High performance libraries for matrix operations like the various factorizations first became available with the arrival of the LAPACK [2] library in the early 90's. This library recognized the necessity to code in terms of Basic Linear Algebra Subprograms (BLAS) [12,7,6] for modularity and portable performance. In particular, it explores the benefits of recoding such algorithms in terms of matrix-matrix kernels like matrix-matrix multiplication in order to improve utilization of the cache of a microprocessor.
Extensions of LAPACK to distributed memory architectures like the Cray T3E, IBM SP-2, and Intel Paragon are explored by the ScaLAPACK project [4]. While this package does manage to provide a subset of the functionality of LAPACK, it is our belief that it has also clearly demonstrated that mimicking the coding styles that were effective on sequential and shared memory computers does not create maintainable and flexible code for distributed memory architectures. The PLAPACK infrastructure attempts to show that by adopting an object based coding style, already popularized by the Message-Passing Infrastructure (MPI) [10,14], the coding of parallel linear algebra algorithms is simplified compared to the more traditional sequential coding approaches.
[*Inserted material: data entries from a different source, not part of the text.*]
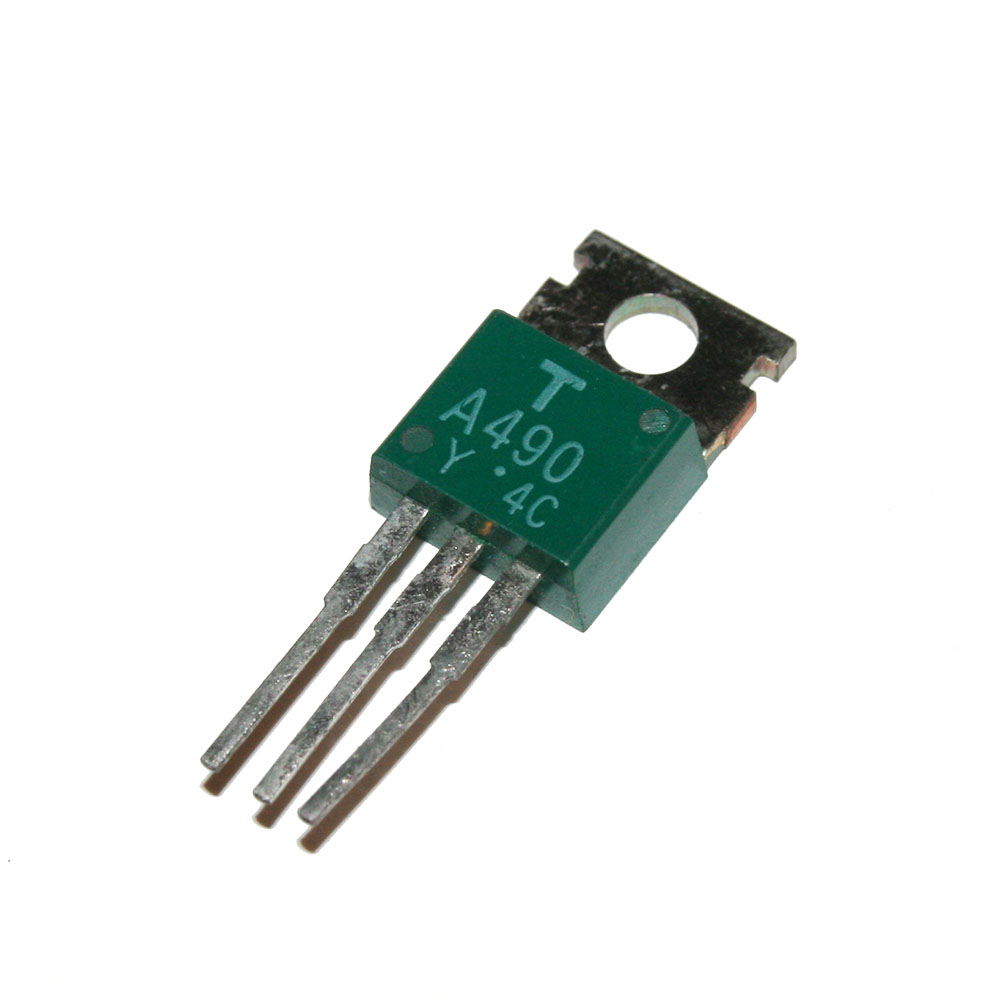 Transistor, 2SA490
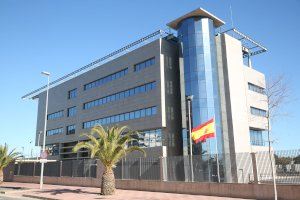 Detenido tras robar en un colegio y un centro estético de Castellón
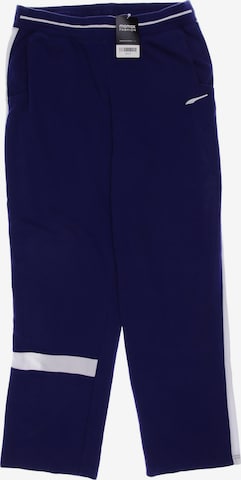 PUMA Pants in 30 in Blue: front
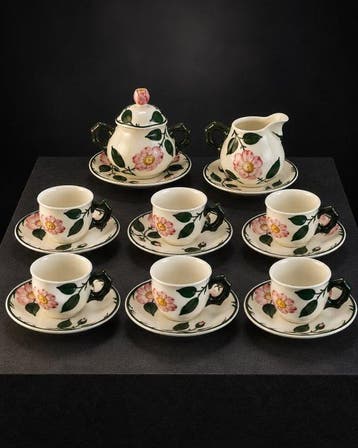Villeroy & Boch - Helen von Boch - Koffie- en theeservies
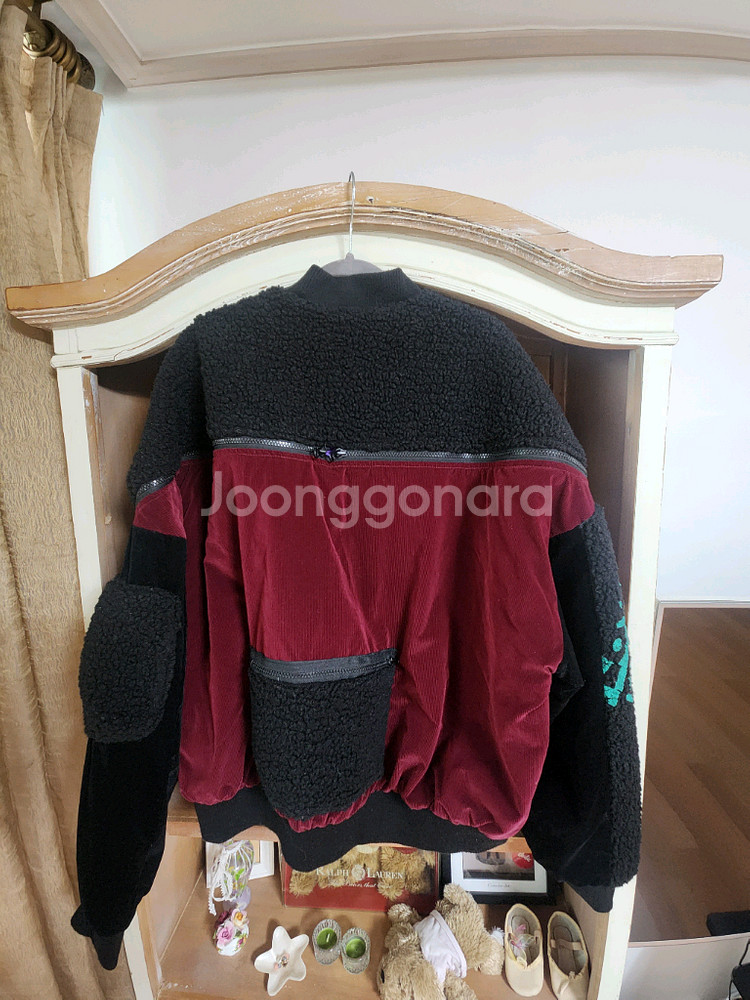 세컨케이 봄버자켓--2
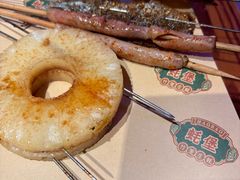 -蚝堡海鲜·威海菜·海肠捞饭·烧烤·亚洲吃蚝公司(幸福门店)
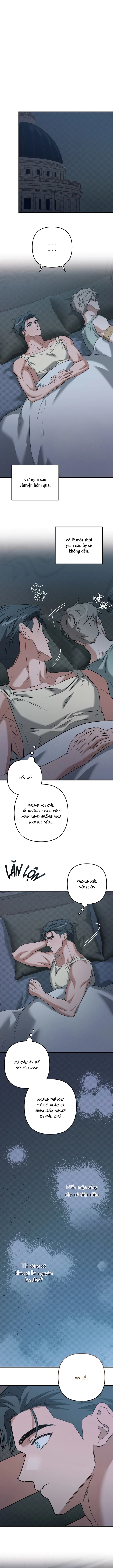 Quái Vật Bóng Tối và Chàng Rể Chapter 7 - Trang 2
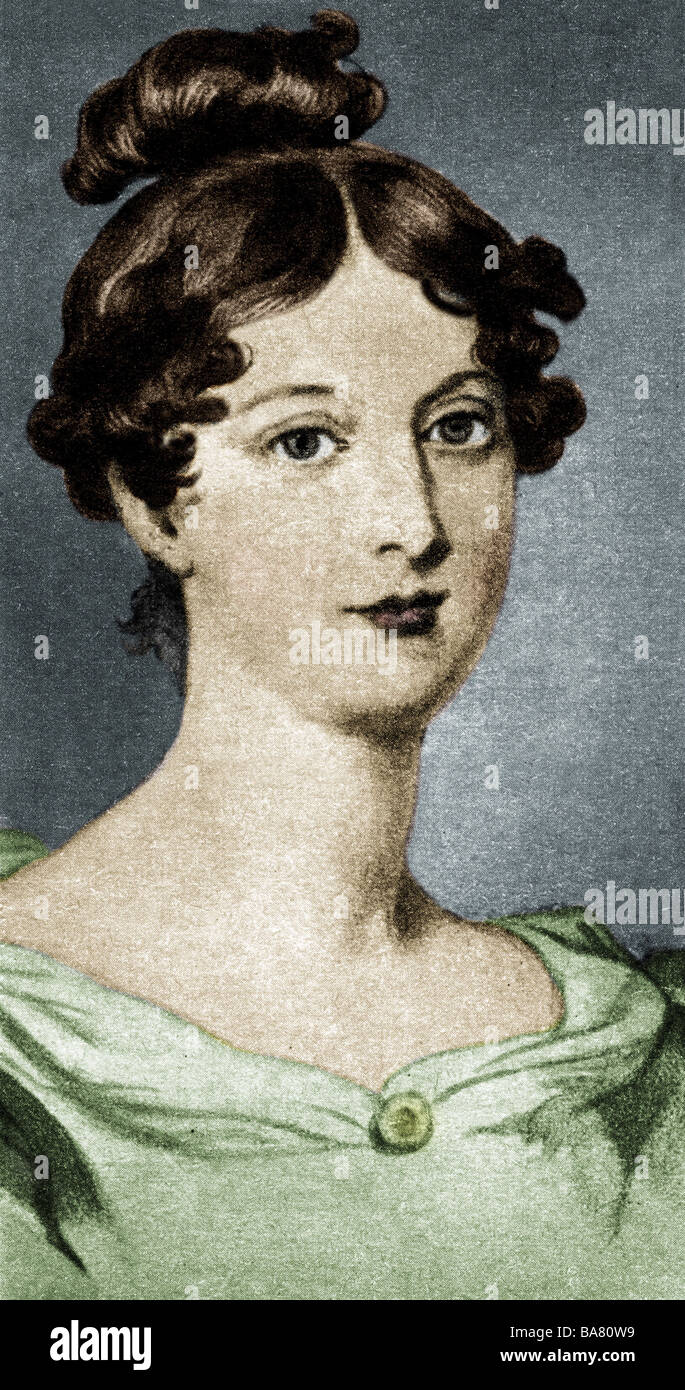 Princess charlotte augusta of wales Banque de photographies et d’images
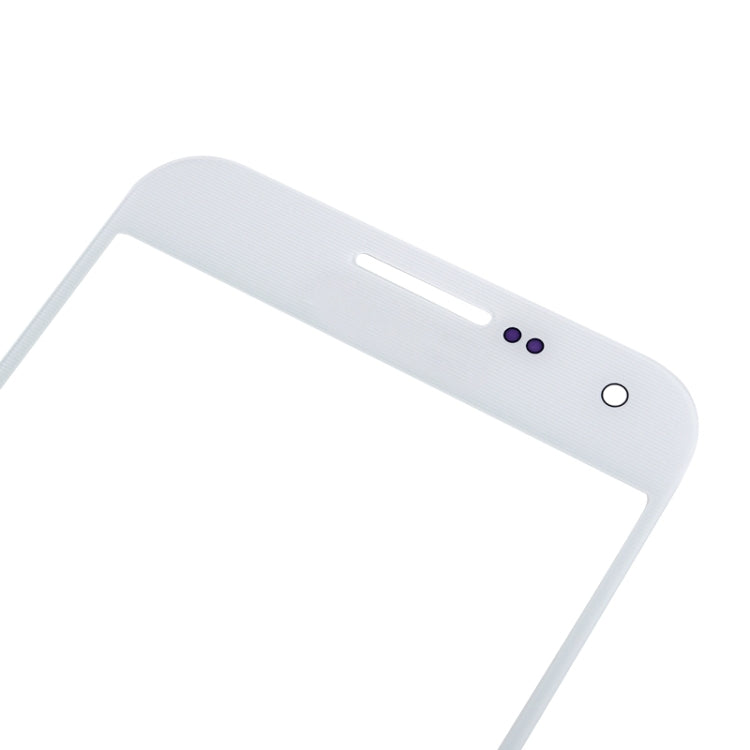 For Galaxy E5 Front Screen Outer Glass Lens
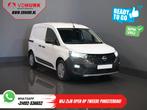 Nissan Townstar 45 kWh 285 km WLTP LED/ Snellader/ Carplay/, Auto's, 40 min, Wit, Origineel Nederlands, 2 stoelen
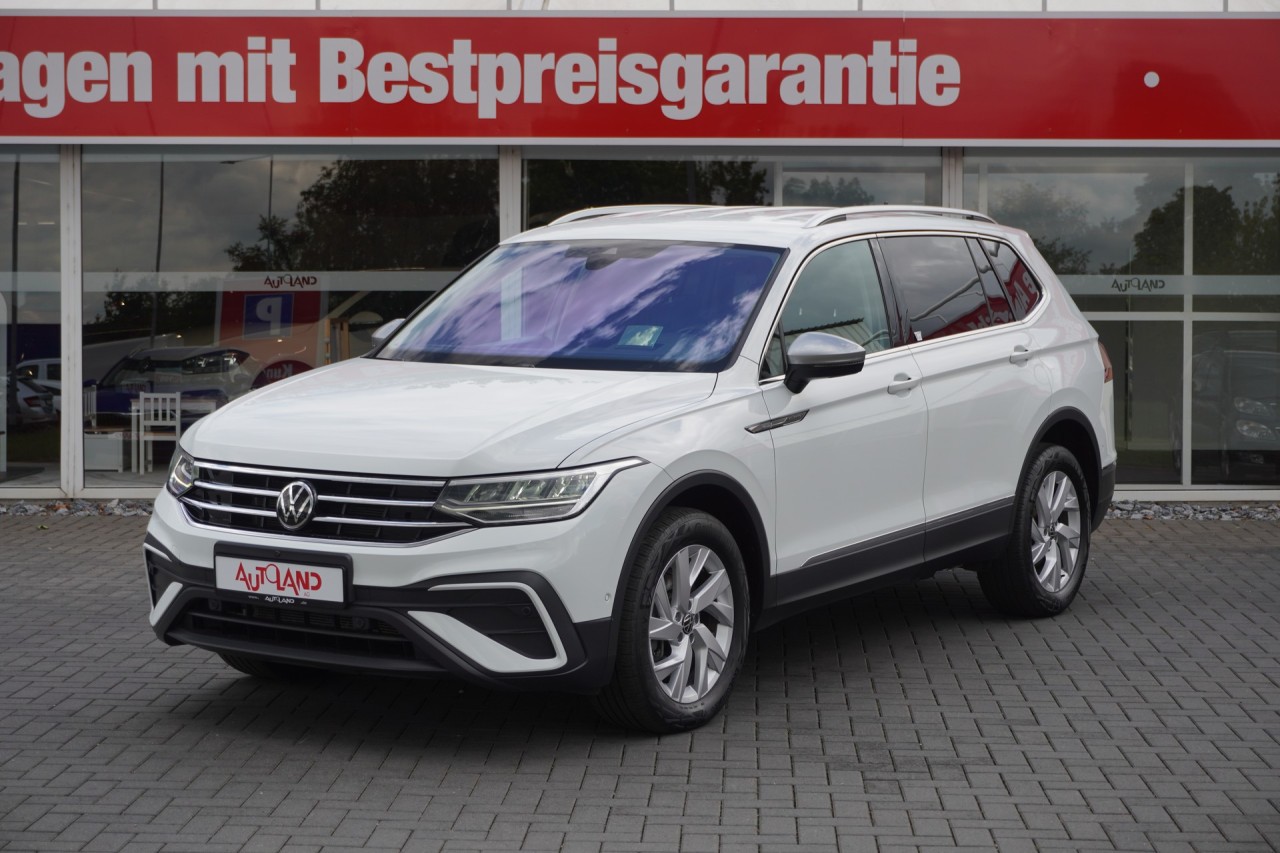 VW Tiguan Allspace 2.0 TDI 4Motion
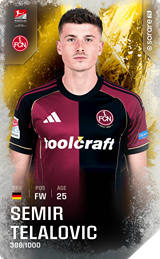 Semir Telalović - limited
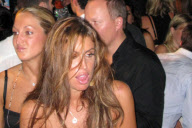 EXCLUSIVE: Rachel Uchitel celebrating New Years on St. Barth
We contrast the coding styles in [1].
It is generally believed that by coding at a higher level of abstraction, one pays a price of higher overhead and thus reduced performance. While it is certainly true that the PLAPACK infrastructure does impose such an overhead, we demonstrate that one can overcome this overhead by implementing more complex algorithms. One can argue that these more complex algorithms can always also be implemented using more traditional methods. However, it is the higher level of abstraction that makes the task manageable, especially when a large number of algorithms are to be implemented.
This paper is structured as follows: In Section 2, we explain matrix-vector and matrix-matrix operation based versions of an algorithm for computing the Cholesky factorization of a symmetric positive definite matrix. We show how this algorithm is parallelized and coded using PLAPACK, progressively incorporating more sophistication into the implementation. The final improvement yields a previously unpublished algorithm, which is shown to outperform previously published implementations. In Sections 3-4, we similarly discuss parallel implementation of the LU and QR factorizations. In Section 5, we present initial performance results on the Cray T3E, including a comparison with ScaLAPACK. Concluding remarks are given in the final section.